Work to complete: Your copy starts at the line containing "new 2025 Subaru" and ends at the last line below. Copy exactly, without pictures.

Short web captions:

= = =

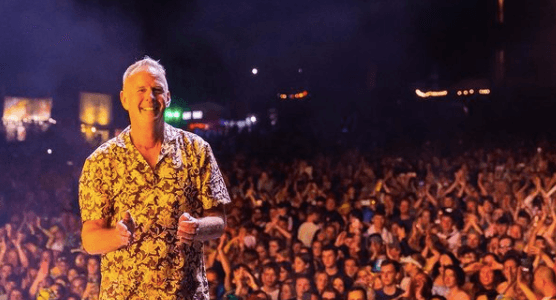 Fatboy Slim has announced Dublin and Belfast gig dates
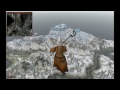 Morrowind - Jumping With 3000 Acrobatics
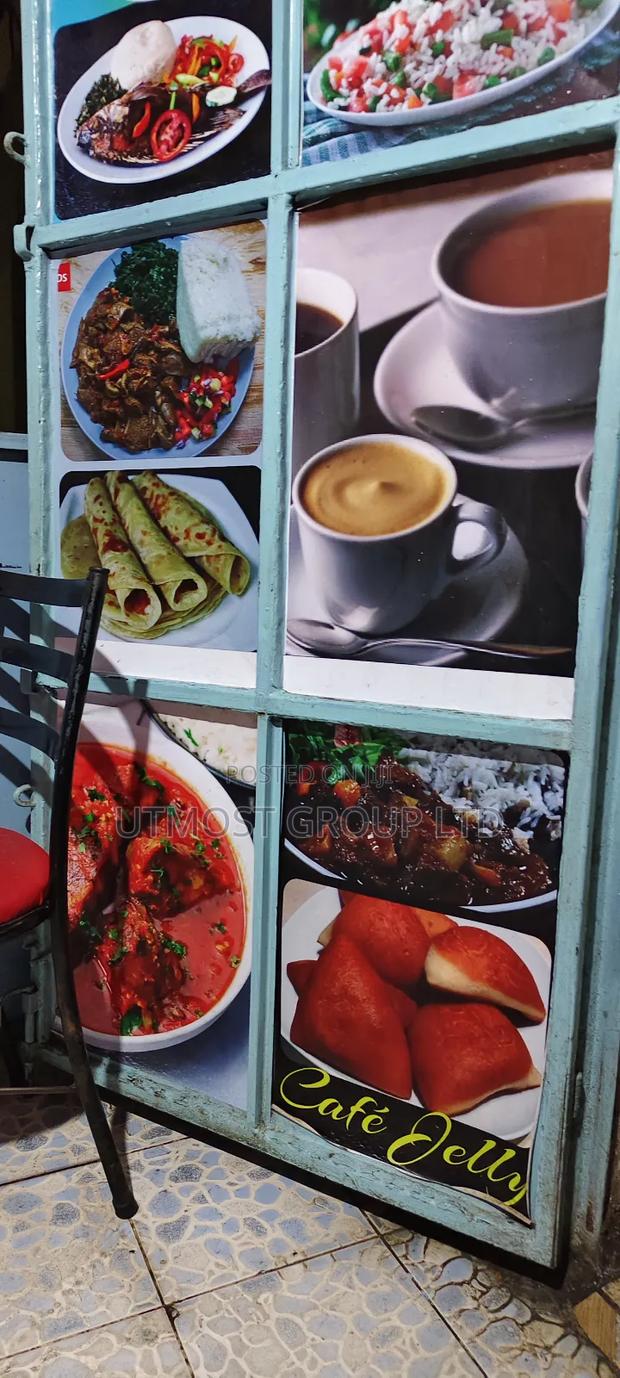 Fast-Food Pos With Receipt Printer Sales Reports - main view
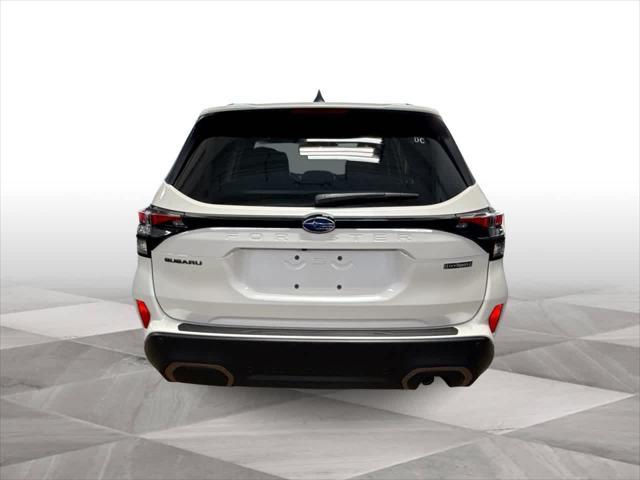 new 2025 Subaru Forester Hybrid car, priced at $41,026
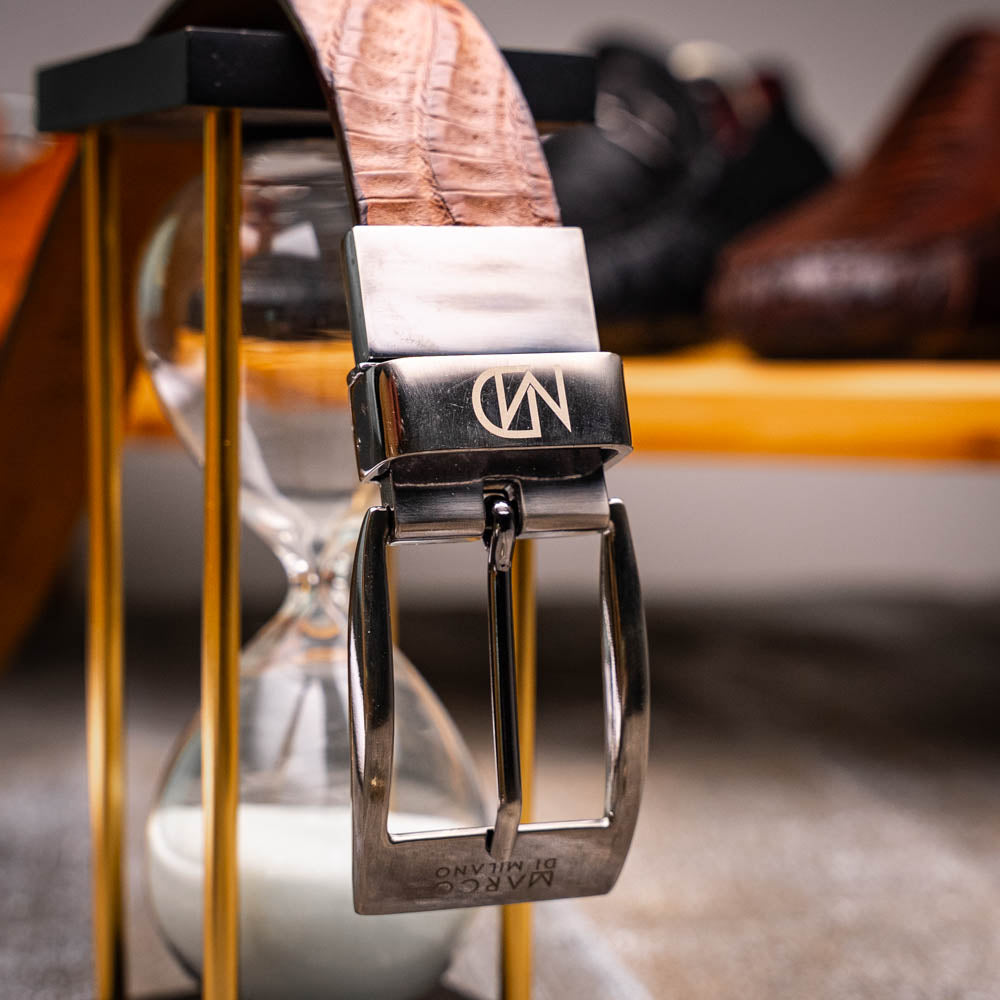 Marco Di Milano Riccardo Belt Bay Apache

= = =

Written solution:
 new 2025 Subaru Forester Hybrid car, priced at $41,026
 Marco Di Milano Riccardo Belt Bay Apache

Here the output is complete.